- **Aim**
Output every line of the entries below as a JSON list of strings, one string per line, skipping blank lines and leaving out the pictures.
= = = = = = =
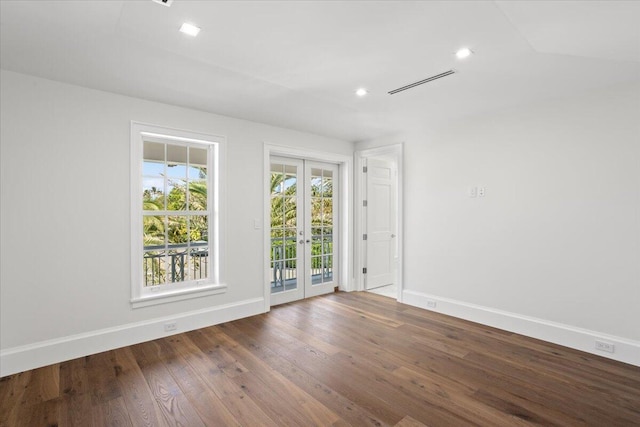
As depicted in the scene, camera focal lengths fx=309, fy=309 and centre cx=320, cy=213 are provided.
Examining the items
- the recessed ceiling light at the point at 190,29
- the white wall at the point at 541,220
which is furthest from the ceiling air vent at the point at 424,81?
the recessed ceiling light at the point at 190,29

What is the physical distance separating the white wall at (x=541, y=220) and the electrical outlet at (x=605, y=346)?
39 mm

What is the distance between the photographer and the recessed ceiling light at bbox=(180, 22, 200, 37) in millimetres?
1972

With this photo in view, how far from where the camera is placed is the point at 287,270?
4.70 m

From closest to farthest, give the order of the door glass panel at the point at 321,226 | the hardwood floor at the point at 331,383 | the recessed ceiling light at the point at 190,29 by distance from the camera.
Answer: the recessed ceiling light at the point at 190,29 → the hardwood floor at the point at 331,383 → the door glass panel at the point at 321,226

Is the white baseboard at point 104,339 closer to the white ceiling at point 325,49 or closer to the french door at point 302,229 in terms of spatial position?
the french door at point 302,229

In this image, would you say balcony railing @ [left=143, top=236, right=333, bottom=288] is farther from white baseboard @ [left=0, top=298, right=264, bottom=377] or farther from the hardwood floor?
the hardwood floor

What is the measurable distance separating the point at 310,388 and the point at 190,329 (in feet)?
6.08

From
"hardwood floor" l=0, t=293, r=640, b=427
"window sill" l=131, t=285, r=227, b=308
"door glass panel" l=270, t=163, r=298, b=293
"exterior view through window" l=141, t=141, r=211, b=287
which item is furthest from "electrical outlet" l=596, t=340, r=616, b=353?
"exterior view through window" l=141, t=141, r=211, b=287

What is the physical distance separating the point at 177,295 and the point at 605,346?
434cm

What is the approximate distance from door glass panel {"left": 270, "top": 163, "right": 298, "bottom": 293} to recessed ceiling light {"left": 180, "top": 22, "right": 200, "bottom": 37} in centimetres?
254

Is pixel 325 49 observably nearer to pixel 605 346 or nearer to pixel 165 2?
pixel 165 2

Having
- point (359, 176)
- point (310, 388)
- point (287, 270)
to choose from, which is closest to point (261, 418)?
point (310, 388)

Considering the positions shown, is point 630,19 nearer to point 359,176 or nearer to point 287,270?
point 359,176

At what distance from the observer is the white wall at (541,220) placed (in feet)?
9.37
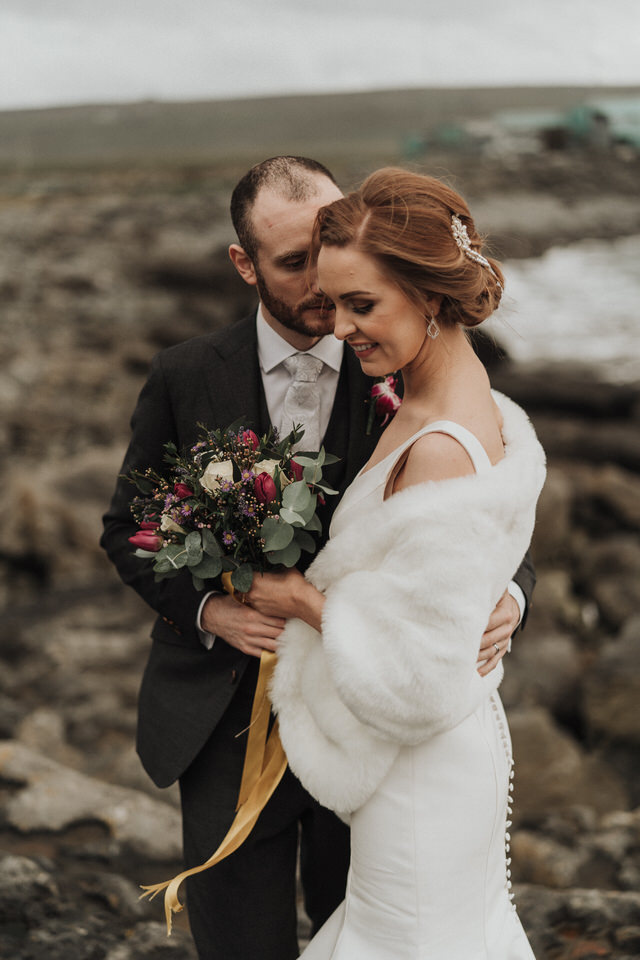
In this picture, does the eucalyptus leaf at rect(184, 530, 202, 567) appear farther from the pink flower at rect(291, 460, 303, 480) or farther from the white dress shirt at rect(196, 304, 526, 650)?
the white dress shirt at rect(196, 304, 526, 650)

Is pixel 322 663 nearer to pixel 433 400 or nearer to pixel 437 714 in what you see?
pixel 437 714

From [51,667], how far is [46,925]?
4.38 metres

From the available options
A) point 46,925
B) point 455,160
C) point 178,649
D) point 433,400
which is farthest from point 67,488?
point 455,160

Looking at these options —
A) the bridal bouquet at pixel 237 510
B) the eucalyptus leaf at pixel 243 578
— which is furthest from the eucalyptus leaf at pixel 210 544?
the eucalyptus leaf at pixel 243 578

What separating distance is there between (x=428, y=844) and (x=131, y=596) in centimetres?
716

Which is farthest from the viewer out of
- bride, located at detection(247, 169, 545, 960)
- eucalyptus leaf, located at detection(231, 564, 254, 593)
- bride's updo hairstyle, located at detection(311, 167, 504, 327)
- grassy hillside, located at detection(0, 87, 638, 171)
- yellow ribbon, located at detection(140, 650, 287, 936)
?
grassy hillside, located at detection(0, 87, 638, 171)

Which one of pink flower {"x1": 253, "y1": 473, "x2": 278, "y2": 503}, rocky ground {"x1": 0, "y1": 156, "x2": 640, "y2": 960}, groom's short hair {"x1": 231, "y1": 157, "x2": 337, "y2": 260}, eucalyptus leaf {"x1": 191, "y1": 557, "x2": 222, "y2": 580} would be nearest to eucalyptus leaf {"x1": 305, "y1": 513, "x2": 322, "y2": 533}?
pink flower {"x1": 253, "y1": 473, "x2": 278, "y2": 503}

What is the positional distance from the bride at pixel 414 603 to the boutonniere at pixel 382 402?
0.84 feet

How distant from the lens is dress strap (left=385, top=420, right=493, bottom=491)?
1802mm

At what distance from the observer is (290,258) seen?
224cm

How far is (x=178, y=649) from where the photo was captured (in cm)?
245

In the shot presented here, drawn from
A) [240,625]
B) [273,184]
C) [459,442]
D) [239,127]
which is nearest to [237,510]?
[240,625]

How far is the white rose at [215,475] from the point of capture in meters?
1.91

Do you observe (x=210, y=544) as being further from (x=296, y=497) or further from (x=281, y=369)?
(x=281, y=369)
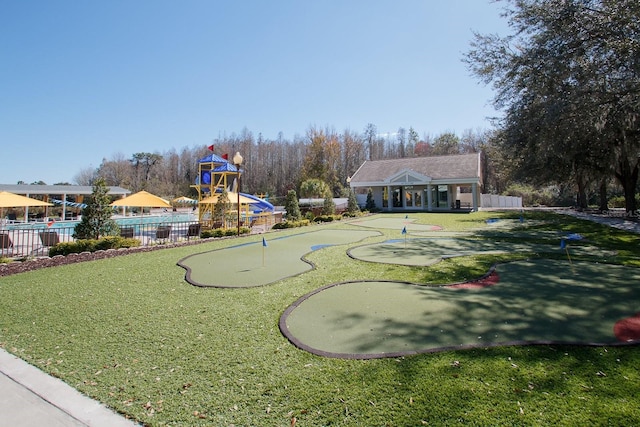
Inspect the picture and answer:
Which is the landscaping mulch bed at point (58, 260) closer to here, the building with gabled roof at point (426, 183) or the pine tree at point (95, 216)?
= = = = = = =
- **Answer below**
[
  "As depicted in the scene, camera focal lengths fx=309, fy=309 and centre cx=320, cy=213 are provided.",
  "Examining the items",
  "- the recessed ceiling light at the point at 190,29",
  "- the white wall at the point at 541,220",
  "which is furthest from the ceiling air vent at the point at 424,81?",
  "the recessed ceiling light at the point at 190,29",
  "What is the physical distance separating the white wall at (x=541, y=220) and the electrical outlet at (x=605, y=346)?",
  "39 mm",
  "What is the distance between the photographer and the recessed ceiling light at bbox=(180, 22, 200, 37) in millimetres?",
  "1972",
  "With this photo in view, how far from where the camera is placed is the point at 287,270?",
  "4.70 m",
  "From closest to farthest, give the order of the door glass panel at the point at 321,226 | the hardwood floor at the point at 331,383 | the recessed ceiling light at the point at 190,29 by distance from the camera.",
  "Answer: the recessed ceiling light at the point at 190,29 → the hardwood floor at the point at 331,383 → the door glass panel at the point at 321,226",
  "Is the white baseboard at point 104,339 closer to the white ceiling at point 325,49 or closer to the french door at point 302,229 in terms of spatial position?",
  "the french door at point 302,229",
  "In this image, would you say balcony railing @ [left=143, top=236, right=333, bottom=288] is farther from white baseboard @ [left=0, top=298, right=264, bottom=377] or farther from the hardwood floor?",
  "the hardwood floor",
  "What is the measurable distance separating the point at 310,388 and the point at 190,329 (in feet)?",
  "6.08",
  "From",
  "\"hardwood floor\" l=0, t=293, r=640, b=427",
  "\"window sill\" l=131, t=285, r=227, b=308",
  "\"door glass panel\" l=270, t=163, r=298, b=293",
  "\"exterior view through window\" l=141, t=141, r=211, b=287",
  "which item is furthest from \"electrical outlet\" l=596, t=340, r=616, b=353?",
  "\"exterior view through window\" l=141, t=141, r=211, b=287",
  "What is the physical distance separating the point at 177,295 and the point at 605,346?",
  "434cm",
  "What is the approximate distance from door glass panel {\"left\": 270, \"top\": 163, \"right\": 298, \"bottom\": 293} to recessed ceiling light {\"left\": 180, \"top\": 22, \"right\": 200, \"bottom\": 37} in centimetres?",
  "254",
  "Is pixel 325 49 observably nearer to pixel 605 346 or nearer to pixel 165 2?",
  "pixel 165 2",
  "Having",
  "- point (359, 176)",
  "- point (310, 388)",
  "- point (287, 270)",
  "to choose from, which is closest to point (261, 418)?",
  "point (310, 388)",
  "Considering the positions shown, is point 630,19 nearer to point 359,176 or nearer to point 287,270?",
  "point 359,176",
  "At what distance from the observer is the white wall at (541,220) placed (in feet)?",
  "9.37",
  "In this picture, does the eucalyptus leaf at rect(184, 530, 202, 567) appear farther from the pink flower at rect(291, 460, 303, 480) or farther from the white dress shirt at rect(196, 304, 526, 650)?",
  "the white dress shirt at rect(196, 304, 526, 650)",
  "Is pixel 322 663 nearer to pixel 433 400 or nearer to pixel 437 714 in what you see?",
  "pixel 437 714",
  "From [51,667], how far is [46,925]?",
  "4.38 metres",
  "From the available options",
  "A) point 46,925",
  "B) point 455,160",
  "C) point 178,649",
  "D) point 433,400",
  "which is farthest from point 67,488?",
  "point 455,160",
  "Looking at these options —",
  "A) the bridal bouquet at pixel 237 510",
  "B) the eucalyptus leaf at pixel 243 578",
  "— which is furthest from the eucalyptus leaf at pixel 210 544?",
  "the eucalyptus leaf at pixel 243 578",
  "What separating distance is there between (x=428, y=844) and (x=131, y=596) in centimetres?",
  "716",
  "Which is farthest from the viewer out of",
  "- bride, located at detection(247, 169, 545, 960)",
  "- eucalyptus leaf, located at detection(231, 564, 254, 593)",
  "- bride's updo hairstyle, located at detection(311, 167, 504, 327)",
  "- grassy hillside, located at detection(0, 87, 638, 171)",
  "- yellow ribbon, located at detection(140, 650, 287, 936)",
  "?",
  "grassy hillside, located at detection(0, 87, 638, 171)",
  "Which one of pink flower {\"x1\": 253, \"y1\": 473, \"x2\": 278, \"y2\": 503}, rocky ground {\"x1\": 0, \"y1\": 156, \"x2\": 640, \"y2\": 960}, groom's short hair {\"x1\": 231, \"y1\": 157, \"x2\": 337, \"y2\": 260}, eucalyptus leaf {\"x1\": 191, \"y1\": 557, \"x2\": 222, \"y2\": 580} would be nearest to eucalyptus leaf {\"x1\": 305, \"y1\": 513, \"x2\": 322, \"y2\": 533}?",
  "pink flower {\"x1\": 253, \"y1\": 473, \"x2\": 278, \"y2\": 503}",
  "What is the positional distance from the bride at pixel 414 603 to the boutonniere at pixel 382 402?",
  "0.84 feet",
  "How distant from the lens is dress strap (left=385, top=420, right=493, bottom=491)?",
  "1802mm",
  "At what distance from the observer is (290,258) seen?",
  "224cm",
  "How far is (x=178, y=649) from where the photo was captured (in cm)?",
  "245",
  "In the shot presented here, drawn from",
  "A) [240,625]",
  "B) [273,184]",
  "C) [459,442]",
  "D) [239,127]",
  "which is nearest to [237,510]?",
  "[240,625]",
  "How far is the white rose at [215,475] from the point of capture in meters?",
  "1.91",
  "Do you observe (x=210, y=544) as being further from (x=296, y=497) or further from (x=281, y=369)?",
  "(x=281, y=369)",
  "Inspect the picture and answer:",
  "Which is the landscaping mulch bed at point (58, 260) closer to here, the building with gabled roof at point (426, 183) or the pine tree at point (95, 216)?"
]